Lykke Li, Youth Novels
There's no mistaking the power beneath Lykke Li's breathiness
"I'm shy, shy, shy," insists Swedish pop sensation Lykke Li (pronounced "Lick-eh Lee") on her 2008 debut, Youth Novels, recorded when she was 21 years old. Indeed, even when they're accompanied by pulsing beats or blaring trumpets, her vocals sound soft and fragile — all schoolgirl blushes and sidelong glances. But while Li may be young and green and even a bit clumsy from time to time, there's no mistaking the power beneath her breathiness. If youth novels are stories about the pleasures and adversities of coming-of-age, then Youth Novels features Li as its plucky protagonist — an alluring heroine who flirts and sighs and stumbles on her way to finding her own distinctive voice.
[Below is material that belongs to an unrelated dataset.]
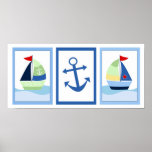 Petit ensemble de voilier de capitaine de 3 copies affiches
The album kicks off with one of those stumbles — the first song, "Melodies and Desires," along with "This Trumpet in My Head," are spoken word tracks that feel like misfired attempts to be "deep," a la junior high poetry and gloppy literary journals. Much more satisfying — and seemingly more earnest — is Li's perversely joyful ode to crying, "Let It Fall": "I like it salt, I like it wet/I like my makeup in a mess." "I'm Good, I'm Gone" is a handclap-driven paean to the rewards of hard work — a girlier version of "Eye of the Tiger" that blithely merges softness and strength.
In "Dance, Dance, Dance" an awkwardly seductive Li hopes that her body can communicate the things she's too timid to say. She returns to this theme in album standout "Little Bit," a hooky come-on in which Li coyly considers swallowing her pride and confessing amorous feelings, but only if the object of her affections is also willing to make the leap: "I would do it, push a button, pull a trigger, climb a mountain/Jump off a cliff 'cause you know baby/ I love you, love you/A little bit." It's a hushed contemplation of how it might feel to be on the precipice of something wonderful — to summon up the guts to make that leap to find out, vulnerability be damned. It's this sort of confidence that imbues Lykke Li's energetic live performances, proof that despite her quiet recordings, she's growing bigger and bolder every day. After all, the best youth novels are those in which the main character takes risks and through sheer determination, she ends up on top.